◆ **What the exercise asks**:
Reproduce the listing below verbatim, every line of it from start to finish.

◆ **Rows**:
****
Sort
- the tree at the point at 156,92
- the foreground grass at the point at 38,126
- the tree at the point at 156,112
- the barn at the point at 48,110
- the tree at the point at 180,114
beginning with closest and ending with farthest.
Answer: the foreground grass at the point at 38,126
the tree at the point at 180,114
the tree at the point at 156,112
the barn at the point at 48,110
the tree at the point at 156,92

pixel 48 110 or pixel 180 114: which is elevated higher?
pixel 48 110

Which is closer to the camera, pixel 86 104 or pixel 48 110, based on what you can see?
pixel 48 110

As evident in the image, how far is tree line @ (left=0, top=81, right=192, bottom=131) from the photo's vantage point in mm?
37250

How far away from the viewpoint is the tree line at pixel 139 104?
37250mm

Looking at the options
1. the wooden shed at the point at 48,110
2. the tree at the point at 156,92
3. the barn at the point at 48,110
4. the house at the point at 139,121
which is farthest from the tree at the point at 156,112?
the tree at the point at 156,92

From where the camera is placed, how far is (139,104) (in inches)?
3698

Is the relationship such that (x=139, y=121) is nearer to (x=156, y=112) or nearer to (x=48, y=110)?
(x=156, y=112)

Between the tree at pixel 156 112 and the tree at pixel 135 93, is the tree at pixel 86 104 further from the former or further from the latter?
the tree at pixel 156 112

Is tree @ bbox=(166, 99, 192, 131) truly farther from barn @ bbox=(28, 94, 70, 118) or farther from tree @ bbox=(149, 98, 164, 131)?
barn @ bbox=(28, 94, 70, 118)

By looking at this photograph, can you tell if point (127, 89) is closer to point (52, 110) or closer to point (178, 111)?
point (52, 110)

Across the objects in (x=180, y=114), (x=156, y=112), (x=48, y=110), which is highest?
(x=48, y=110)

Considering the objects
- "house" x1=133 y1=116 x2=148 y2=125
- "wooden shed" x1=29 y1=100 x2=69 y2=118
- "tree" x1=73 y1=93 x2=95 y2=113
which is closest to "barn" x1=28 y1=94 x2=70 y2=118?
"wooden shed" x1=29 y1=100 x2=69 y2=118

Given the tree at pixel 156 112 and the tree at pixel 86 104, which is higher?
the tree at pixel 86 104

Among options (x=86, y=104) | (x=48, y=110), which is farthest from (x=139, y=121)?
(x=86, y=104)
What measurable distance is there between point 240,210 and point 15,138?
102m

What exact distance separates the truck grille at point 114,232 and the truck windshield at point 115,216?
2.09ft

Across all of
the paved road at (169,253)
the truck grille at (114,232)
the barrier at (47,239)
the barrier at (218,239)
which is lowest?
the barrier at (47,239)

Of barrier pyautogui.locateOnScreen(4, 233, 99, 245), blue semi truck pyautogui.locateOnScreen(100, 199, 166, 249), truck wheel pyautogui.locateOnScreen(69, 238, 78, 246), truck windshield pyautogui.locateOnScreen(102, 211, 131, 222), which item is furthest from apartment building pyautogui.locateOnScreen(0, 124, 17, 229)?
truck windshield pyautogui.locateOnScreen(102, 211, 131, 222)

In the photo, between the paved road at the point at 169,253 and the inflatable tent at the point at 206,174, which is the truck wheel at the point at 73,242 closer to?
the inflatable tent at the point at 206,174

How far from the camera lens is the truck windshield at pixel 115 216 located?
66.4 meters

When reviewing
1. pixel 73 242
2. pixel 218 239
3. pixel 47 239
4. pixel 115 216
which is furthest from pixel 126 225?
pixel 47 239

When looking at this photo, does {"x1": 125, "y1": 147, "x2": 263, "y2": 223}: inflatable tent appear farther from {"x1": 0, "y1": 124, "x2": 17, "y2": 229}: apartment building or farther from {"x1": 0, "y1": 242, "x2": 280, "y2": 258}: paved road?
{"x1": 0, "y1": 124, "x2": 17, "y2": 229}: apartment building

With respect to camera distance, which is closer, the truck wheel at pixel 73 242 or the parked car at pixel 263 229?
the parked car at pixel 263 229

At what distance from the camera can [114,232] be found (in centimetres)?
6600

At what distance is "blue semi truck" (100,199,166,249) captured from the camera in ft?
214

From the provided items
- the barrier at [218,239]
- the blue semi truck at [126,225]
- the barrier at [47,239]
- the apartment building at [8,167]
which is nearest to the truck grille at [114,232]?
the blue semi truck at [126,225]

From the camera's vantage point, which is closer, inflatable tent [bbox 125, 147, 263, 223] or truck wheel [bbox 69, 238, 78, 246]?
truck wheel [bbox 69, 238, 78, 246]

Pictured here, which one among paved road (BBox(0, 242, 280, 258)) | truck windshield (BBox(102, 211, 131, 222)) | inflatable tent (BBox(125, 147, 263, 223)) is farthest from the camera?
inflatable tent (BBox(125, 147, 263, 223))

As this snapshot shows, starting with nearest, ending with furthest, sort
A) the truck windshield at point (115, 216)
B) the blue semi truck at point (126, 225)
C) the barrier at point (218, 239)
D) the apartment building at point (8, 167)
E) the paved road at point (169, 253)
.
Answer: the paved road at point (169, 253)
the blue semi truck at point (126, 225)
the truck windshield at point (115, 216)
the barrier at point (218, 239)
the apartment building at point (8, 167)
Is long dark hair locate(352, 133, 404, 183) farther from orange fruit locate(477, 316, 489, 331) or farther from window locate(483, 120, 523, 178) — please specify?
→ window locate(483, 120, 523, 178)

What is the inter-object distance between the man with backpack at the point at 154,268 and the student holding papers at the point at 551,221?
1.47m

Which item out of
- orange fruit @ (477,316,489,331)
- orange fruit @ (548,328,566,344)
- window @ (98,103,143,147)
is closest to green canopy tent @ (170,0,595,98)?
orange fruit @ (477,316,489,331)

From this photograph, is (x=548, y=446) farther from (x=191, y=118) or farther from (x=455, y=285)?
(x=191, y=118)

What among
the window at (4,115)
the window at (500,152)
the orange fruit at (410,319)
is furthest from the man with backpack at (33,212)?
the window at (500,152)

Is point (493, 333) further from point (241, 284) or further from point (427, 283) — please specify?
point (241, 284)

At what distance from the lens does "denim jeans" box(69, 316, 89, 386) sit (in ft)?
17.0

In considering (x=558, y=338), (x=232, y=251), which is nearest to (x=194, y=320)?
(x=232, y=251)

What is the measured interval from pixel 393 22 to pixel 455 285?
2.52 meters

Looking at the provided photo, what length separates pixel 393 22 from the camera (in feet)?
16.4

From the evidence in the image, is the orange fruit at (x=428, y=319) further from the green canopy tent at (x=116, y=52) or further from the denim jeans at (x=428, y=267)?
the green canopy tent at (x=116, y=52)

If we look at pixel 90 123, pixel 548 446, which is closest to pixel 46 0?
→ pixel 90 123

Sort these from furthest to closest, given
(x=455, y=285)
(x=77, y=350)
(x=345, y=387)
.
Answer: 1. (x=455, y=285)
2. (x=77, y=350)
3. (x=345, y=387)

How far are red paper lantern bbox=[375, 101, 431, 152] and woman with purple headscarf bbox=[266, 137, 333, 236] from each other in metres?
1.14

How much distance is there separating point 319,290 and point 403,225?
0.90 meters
****
◆ **The completed task**:
Sort
- the tree at the point at 156,92
- the foreground grass at the point at 38,126
- the tree at the point at 156,112
- the barn at the point at 48,110
- the tree at the point at 180,114
beginning with closest and ending with farthest.
Answer: the foreground grass at the point at 38,126
the tree at the point at 180,114
the tree at the point at 156,112
the barn at the point at 48,110
the tree at the point at 156,92

pixel 48 110 or pixel 180 114: which is elevated higher?
pixel 48 110

Which is closer to the camera, pixel 86 104 or pixel 48 110, based on what you can see?
pixel 48 110

As evident in the image, how far is tree line @ (left=0, top=81, right=192, bottom=131) from the photo's vantage point in mm?
37250

How far away from the viewpoint is the tree line at pixel 139 104?
37250mm

Looking at the options
1. the wooden shed at the point at 48,110
2. the tree at the point at 156,92
3. the barn at the point at 48,110
4. the house at the point at 139,121
which is farthest from the tree at the point at 156,112?
the tree at the point at 156,92

From where the camera is placed, how far is (139,104) (in inches)?
3698

Is the relationship such that (x=139, y=121) is nearer to (x=156, y=112) or nearer to (x=48, y=110)?
(x=156, y=112)

Between the tree at pixel 156 112 and the tree at pixel 135 93, is the tree at pixel 86 104 further from the former or further from the latter?
the tree at pixel 156 112

Is tree @ bbox=(166, 99, 192, 131) truly farther from barn @ bbox=(28, 94, 70, 118) or farther from tree @ bbox=(149, 98, 164, 131)?
barn @ bbox=(28, 94, 70, 118)

By looking at this photograph, can you tell if point (127, 89) is closer to point (52, 110) or closer to point (178, 111)?
point (52, 110)

Across the objects in (x=180, y=114), (x=156, y=112), (x=48, y=110), which is highest?
(x=48, y=110)

Considering the objects
- "house" x1=133 y1=116 x2=148 y2=125
- "wooden shed" x1=29 y1=100 x2=69 y2=118
- "tree" x1=73 y1=93 x2=95 y2=113
which is closest to "barn" x1=28 y1=94 x2=70 y2=118?
"wooden shed" x1=29 y1=100 x2=69 y2=118

Given the tree at pixel 156 112 and the tree at pixel 86 104, which is higher?
the tree at pixel 86 104

Among options (x=86, y=104) | (x=48, y=110), which is farthest from (x=139, y=121)?
(x=86, y=104)
What measurable distance is there between point 240,210 and point 15,138?
102m

What exact distance separates the truck grille at point 114,232 and the truck windshield at point 115,216?
2.09ft

Across all of
the paved road at (169,253)
the truck grille at (114,232)
the barrier at (47,239)
the barrier at (218,239)
which is lowest?
the barrier at (47,239)

Of barrier pyautogui.locateOnScreen(4, 233, 99, 245), blue semi truck pyautogui.locateOnScreen(100, 199, 166, 249), truck wheel pyautogui.locateOnScreen(69, 238, 78, 246), truck windshield pyautogui.locateOnScreen(102, 211, 131, 222), which item is furthest from apartment building pyautogui.locateOnScreen(0, 124, 17, 229)?
truck windshield pyautogui.locateOnScreen(102, 211, 131, 222)

In the photo, between the paved road at the point at 169,253 and the inflatable tent at the point at 206,174, which is the truck wheel at the point at 73,242 closer to?
the inflatable tent at the point at 206,174

How far from the camera lens is the truck windshield at pixel 115 216 located?
66.4 meters

When reviewing
1. pixel 73 242
2. pixel 218 239
3. pixel 47 239
4. pixel 115 216
which is furthest from pixel 126 225?
pixel 47 239

When looking at this photo, does {"x1": 125, "y1": 147, "x2": 263, "y2": 223}: inflatable tent appear farther from {"x1": 0, "y1": 124, "x2": 17, "y2": 229}: apartment building or farther from {"x1": 0, "y1": 242, "x2": 280, "y2": 258}: paved road?
{"x1": 0, "y1": 124, "x2": 17, "y2": 229}: apartment building

With respect to camera distance, which is closer, the truck wheel at pixel 73 242 or the parked car at pixel 263 229?
the parked car at pixel 263 229

At what distance from the camera can [114,232] be found (in centimetres)?
6600

At what distance is "blue semi truck" (100,199,166,249) captured from the camera in ft?
214

From the provided items
- the barrier at [218,239]
- the blue semi truck at [126,225]
- the barrier at [47,239]
- the apartment building at [8,167]
which is nearest to the truck grille at [114,232]?
the blue semi truck at [126,225]

From the camera's vantage point, which is closer, inflatable tent [bbox 125, 147, 263, 223] or truck wheel [bbox 69, 238, 78, 246]?
truck wheel [bbox 69, 238, 78, 246]

Pictured here, which one among paved road (BBox(0, 242, 280, 258)) | truck windshield (BBox(102, 211, 131, 222)) | inflatable tent (BBox(125, 147, 263, 223)) is farthest from the camera?
inflatable tent (BBox(125, 147, 263, 223))

As this snapshot shows, starting with nearest, ending with furthest, sort
A) the truck windshield at point (115, 216)
B) the blue semi truck at point (126, 225)
C) the barrier at point (218, 239)
D) the apartment building at point (8, 167)
E) the paved road at point (169, 253)
.
Answer: the paved road at point (169, 253)
the blue semi truck at point (126, 225)
the truck windshield at point (115, 216)
the barrier at point (218, 239)
the apartment building at point (8, 167)
Is long dark hair locate(352, 133, 404, 183) farther from orange fruit locate(477, 316, 489, 331) or farther from window locate(483, 120, 523, 178) — please specify?
→ window locate(483, 120, 523, 178)

What is the inter-object distance between the man with backpack at the point at 154,268 and the student holding papers at the point at 551,221?
1.47m

Which item out of
- orange fruit @ (477,316,489,331)
- orange fruit @ (548,328,566,344)
- window @ (98,103,143,147)
is closest to green canopy tent @ (170,0,595,98)?
orange fruit @ (477,316,489,331)

From this photograph, is (x=548, y=446) farther from (x=191, y=118) or farther from (x=455, y=285)?
(x=191, y=118)

What among
the window at (4,115)
the window at (500,152)
the orange fruit at (410,319)
is furthest from the man with backpack at (33,212)?
the window at (500,152)

Is point (493, 333) further from point (241, 284) or further from point (427, 283) — please specify?
point (241, 284)

At what distance from the lens does "denim jeans" box(69, 316, 89, 386) sit (in ft)?
17.0

In considering (x=558, y=338), (x=232, y=251), which is nearest to (x=194, y=320)?
(x=232, y=251)

What is the measured interval from pixel 393 22 to pixel 455 285?
2.52 meters

Looking at the provided photo, what length separates pixel 393 22 from the camera (in feet)?
16.4

From the evidence in the image, is the orange fruit at (x=428, y=319) further from the green canopy tent at (x=116, y=52) or further from the denim jeans at (x=428, y=267)?
the green canopy tent at (x=116, y=52)

If we look at pixel 90 123, pixel 548 446, which is closest to pixel 46 0?
→ pixel 90 123

Sort these from furthest to closest, given
(x=455, y=285)
(x=77, y=350)
(x=345, y=387)
.
Answer: 1. (x=455, y=285)
2. (x=77, y=350)
3. (x=345, y=387)

How far are red paper lantern bbox=[375, 101, 431, 152] and woman with purple headscarf bbox=[266, 137, 333, 236] from each other in metres?
1.14

How much distance is there separating point 319,290 and point 403,225?
0.90 meters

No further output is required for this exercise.